* WHAT THE EXERCISE ASKS *
Count the lines in the data below that contain the word "farther", and reply with the number alone.

* GIVEN DATA *
-------

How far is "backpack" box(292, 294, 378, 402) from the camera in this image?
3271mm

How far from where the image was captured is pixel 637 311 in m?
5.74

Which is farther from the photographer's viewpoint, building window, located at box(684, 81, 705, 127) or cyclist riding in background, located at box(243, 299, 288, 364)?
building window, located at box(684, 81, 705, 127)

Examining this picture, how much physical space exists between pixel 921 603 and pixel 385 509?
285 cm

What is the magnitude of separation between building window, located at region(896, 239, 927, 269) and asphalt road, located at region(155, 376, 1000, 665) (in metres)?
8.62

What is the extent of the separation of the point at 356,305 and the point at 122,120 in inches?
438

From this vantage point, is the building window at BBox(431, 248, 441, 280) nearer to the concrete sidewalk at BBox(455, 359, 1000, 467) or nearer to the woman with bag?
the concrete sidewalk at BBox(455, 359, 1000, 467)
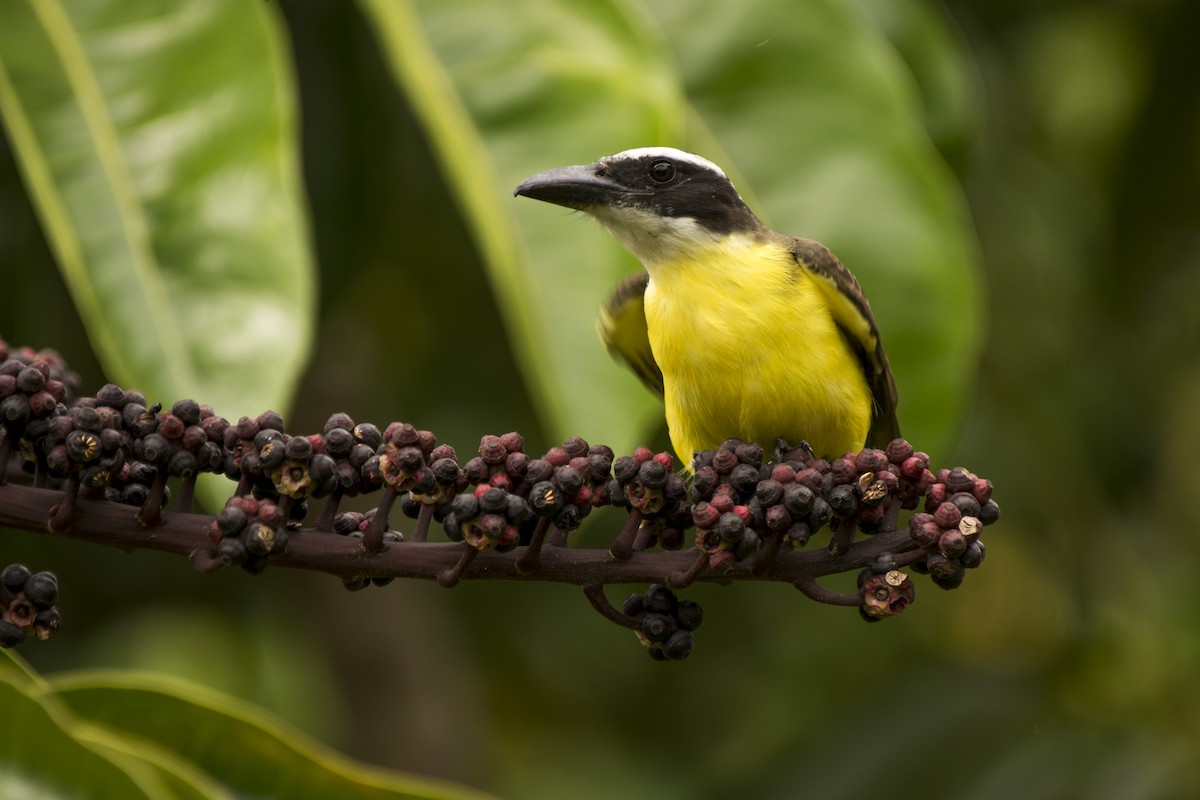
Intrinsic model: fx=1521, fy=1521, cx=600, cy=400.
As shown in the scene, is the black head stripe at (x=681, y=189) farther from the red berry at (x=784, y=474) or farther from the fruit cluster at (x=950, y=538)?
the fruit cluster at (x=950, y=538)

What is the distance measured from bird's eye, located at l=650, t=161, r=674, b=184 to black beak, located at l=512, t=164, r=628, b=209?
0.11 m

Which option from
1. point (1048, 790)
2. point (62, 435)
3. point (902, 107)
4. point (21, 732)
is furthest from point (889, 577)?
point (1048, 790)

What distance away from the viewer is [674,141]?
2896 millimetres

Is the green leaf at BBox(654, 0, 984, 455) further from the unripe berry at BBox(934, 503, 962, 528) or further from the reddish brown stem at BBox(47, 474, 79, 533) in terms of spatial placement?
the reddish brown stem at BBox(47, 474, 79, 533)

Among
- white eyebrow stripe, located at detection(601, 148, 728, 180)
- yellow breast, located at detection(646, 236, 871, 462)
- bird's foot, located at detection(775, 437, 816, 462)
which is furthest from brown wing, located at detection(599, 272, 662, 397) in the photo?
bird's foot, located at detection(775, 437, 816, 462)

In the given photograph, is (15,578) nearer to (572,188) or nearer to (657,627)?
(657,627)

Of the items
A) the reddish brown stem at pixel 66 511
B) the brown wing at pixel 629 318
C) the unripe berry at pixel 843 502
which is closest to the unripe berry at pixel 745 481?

-------

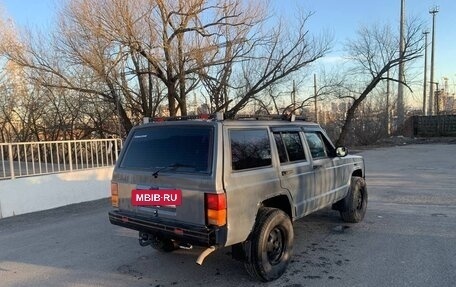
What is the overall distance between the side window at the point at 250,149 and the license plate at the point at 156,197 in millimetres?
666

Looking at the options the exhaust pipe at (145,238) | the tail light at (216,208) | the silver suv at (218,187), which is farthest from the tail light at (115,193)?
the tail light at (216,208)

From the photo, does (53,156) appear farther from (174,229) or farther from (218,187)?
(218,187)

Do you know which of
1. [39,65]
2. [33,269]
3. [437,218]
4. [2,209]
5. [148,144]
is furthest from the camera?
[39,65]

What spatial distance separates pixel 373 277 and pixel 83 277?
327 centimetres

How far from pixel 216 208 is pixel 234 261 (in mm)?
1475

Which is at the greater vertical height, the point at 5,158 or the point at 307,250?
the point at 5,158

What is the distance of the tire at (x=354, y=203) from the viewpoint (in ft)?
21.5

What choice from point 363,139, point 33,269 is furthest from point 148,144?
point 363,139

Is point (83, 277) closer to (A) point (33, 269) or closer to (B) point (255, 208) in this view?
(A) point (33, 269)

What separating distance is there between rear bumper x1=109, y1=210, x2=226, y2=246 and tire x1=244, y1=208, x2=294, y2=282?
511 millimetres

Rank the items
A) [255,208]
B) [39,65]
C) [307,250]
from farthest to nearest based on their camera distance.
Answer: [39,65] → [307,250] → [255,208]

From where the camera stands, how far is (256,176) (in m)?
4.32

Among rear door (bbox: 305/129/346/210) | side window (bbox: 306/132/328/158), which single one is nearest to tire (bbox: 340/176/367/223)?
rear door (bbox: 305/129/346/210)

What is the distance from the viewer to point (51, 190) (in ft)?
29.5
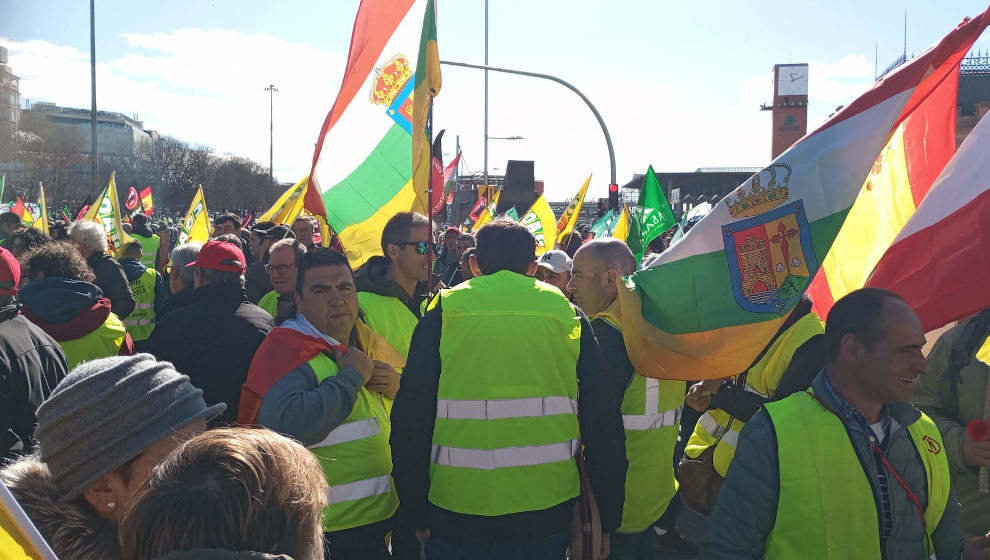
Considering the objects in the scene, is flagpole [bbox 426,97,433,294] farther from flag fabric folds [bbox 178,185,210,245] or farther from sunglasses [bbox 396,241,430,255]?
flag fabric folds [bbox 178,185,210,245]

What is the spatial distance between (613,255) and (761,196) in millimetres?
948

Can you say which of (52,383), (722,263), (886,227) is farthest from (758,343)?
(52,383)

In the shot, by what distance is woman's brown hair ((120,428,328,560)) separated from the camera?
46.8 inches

-------

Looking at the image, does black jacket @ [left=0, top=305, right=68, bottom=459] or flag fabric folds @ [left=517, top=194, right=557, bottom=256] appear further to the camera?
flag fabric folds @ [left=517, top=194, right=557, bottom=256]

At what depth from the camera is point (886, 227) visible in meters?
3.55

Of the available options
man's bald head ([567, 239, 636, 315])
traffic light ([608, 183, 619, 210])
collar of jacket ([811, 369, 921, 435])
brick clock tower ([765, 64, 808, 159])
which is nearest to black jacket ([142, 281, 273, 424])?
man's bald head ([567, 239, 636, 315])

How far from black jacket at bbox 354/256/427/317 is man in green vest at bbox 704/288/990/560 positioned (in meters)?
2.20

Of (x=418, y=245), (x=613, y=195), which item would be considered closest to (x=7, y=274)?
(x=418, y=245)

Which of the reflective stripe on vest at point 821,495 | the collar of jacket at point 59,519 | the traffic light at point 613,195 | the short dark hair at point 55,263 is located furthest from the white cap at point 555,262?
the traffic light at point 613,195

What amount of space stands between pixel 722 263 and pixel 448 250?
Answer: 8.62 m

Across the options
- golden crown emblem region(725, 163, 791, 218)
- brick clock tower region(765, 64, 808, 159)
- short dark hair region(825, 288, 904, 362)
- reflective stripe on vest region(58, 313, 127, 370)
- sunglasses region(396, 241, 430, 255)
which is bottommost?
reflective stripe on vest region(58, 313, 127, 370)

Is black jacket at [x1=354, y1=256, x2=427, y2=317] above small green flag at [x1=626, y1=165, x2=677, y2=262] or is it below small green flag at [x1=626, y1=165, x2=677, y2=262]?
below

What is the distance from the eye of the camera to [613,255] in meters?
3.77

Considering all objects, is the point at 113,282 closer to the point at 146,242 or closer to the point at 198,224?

-------

* SOLVED EXERCISE *
4